Abstract
Objective. To test the hypothesis that limb ischemic postconditioning protects the myocardium from reperfusion injury, and examine the mechanism involved. Design. Forty rabbits were randomly divided into four groups: Control, Ischemic Preconditioning, Ischemic Postconditioning and Remote Postconditioning. Myocardial infarct size and tissue myeloperoxidase activity were determined at the end of the experiment. Plasma creatine kinase and malondialdehyde activity were measured at baseline, the end of ischemia, and after 3 h of reperfusion respectively. Results. Myocardial infarct size was significantly reduced in Ischemic Preconditioning, Ischemic Postconditioning and Remote Postconditioning as compared to Control (p < 0.01). Results were confirmed by plasma creatine kinase activity. Plasma malondialdehyde was significantly less at 3 h of reperfusion in Ischemic Preconditioning, Ischemic Postconditioning and Remote Postconditioning than that in Control (p < 0.01). Neutrophil accumulation (myeloperoxidase activity) in the area at risk was less in Ischemic Preconditioning, Ischemic Postconditioning and Remote Postconditioning than that in Control (p < 0.01). Conclusion. Remote postconditioning reduces myocardial infarction in rabbits. The mechanism involved might be reduced oxygen radical-induced injury and improved antioxidant action.

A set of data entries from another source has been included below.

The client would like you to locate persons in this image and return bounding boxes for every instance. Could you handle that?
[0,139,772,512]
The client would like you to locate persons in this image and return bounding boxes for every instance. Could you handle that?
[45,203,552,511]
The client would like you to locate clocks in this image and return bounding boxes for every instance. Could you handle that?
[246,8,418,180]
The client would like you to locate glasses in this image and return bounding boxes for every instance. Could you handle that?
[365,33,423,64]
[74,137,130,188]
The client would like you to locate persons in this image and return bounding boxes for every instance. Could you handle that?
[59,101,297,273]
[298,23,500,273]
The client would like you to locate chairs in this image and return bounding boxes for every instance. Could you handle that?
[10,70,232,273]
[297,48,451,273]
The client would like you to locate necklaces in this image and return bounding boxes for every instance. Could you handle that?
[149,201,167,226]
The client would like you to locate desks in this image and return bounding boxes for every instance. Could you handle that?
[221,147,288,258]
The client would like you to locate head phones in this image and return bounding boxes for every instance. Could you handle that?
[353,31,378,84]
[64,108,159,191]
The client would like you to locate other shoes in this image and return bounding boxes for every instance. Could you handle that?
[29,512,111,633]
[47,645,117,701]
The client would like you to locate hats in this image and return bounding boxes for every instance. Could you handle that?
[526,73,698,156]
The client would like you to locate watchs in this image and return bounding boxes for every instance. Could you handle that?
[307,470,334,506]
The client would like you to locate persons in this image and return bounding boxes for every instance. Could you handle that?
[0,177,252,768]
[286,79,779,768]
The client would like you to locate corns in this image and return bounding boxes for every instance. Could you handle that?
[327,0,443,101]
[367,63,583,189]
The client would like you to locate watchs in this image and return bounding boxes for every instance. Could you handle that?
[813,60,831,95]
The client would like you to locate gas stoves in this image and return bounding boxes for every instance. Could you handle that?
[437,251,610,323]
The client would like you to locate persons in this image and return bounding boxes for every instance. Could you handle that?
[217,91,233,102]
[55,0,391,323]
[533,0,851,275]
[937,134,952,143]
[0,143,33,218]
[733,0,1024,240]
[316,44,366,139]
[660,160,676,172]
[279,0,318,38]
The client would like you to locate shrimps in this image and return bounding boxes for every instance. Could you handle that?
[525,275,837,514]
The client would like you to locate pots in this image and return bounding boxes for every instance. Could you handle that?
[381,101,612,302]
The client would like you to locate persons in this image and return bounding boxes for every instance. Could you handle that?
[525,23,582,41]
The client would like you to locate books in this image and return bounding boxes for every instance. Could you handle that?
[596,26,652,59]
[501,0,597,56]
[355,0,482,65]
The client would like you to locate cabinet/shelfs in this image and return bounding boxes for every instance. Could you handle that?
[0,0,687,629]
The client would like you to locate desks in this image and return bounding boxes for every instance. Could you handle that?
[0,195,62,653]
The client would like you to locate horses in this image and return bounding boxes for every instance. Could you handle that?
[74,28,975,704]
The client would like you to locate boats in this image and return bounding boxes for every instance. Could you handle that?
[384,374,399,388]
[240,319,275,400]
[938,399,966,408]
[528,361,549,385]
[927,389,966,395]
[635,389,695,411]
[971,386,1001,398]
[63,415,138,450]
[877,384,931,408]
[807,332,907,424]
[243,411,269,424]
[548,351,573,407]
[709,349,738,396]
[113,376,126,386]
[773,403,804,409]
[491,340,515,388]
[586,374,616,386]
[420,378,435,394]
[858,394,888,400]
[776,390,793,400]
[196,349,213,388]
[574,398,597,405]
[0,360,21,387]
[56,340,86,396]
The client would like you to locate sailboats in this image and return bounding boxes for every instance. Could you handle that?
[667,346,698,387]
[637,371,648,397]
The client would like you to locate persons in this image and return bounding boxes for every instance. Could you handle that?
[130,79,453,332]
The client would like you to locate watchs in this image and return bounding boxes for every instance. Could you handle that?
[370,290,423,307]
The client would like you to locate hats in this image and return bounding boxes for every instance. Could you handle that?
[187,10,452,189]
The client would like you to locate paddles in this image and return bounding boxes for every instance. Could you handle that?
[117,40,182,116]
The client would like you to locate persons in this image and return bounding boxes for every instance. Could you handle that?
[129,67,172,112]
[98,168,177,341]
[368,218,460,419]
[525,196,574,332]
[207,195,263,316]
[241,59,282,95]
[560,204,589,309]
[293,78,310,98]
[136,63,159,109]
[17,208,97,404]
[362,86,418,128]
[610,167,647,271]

In 1986, Murry et al. Citation1 first introduced the concept of ischemic preconditioning (IPC) as a potent endogenous form of cardioprotection against ischemia-reperfusion injury, in which repetitive brief periods of ischemia protected the myocardium from a subsequent longer ischemic insult. IPC attenuates the incidence and severity of post-ischemic arrhythmias, Citation2–6 enhances the recovery of cardiac function after myocardial ischemia, and reduces infarct size and the appearance of apoptosis in hearts subjected to ischemia/reperfusion injury Citation7, Citation8 This approach, however, crucially depends on intervening before the ischemic event, which is difficult to control, given the unpredictable onset of an acute coronary artery occlusion.
Recently, Zhao et al. Citation9 reported another endogenous form of cardioprotection. In their study, a short series of repetitive cycles of brief reperfusion and re-occlusion of the coronary artery applied immediately at the onset of reperfusion, which was termed postconditioning Citation9, was also cardioprotective for reducing infarct size, coronary artery endothelial dysfunction, and neutrophil accumulation in the area at risk. This protection was, to a certain extent, similar to IPC. To date, cardioprotection by postconditioning has been reported by independent laboratories in several species (including dogs, rabbits, rats and mice Citation10) as well as isolated perfused hearts Citation11. Adenosine was implicated as adenosine blockers could inhibit the benefit. Other mechanisms that have been implicated in the postconditioning phenomenon are epithelial nitric oxide synthase, nitric oxide and guanylyl cyclase, the KATP channel, and closing of the mitochondrial permeability transition pore Citation10.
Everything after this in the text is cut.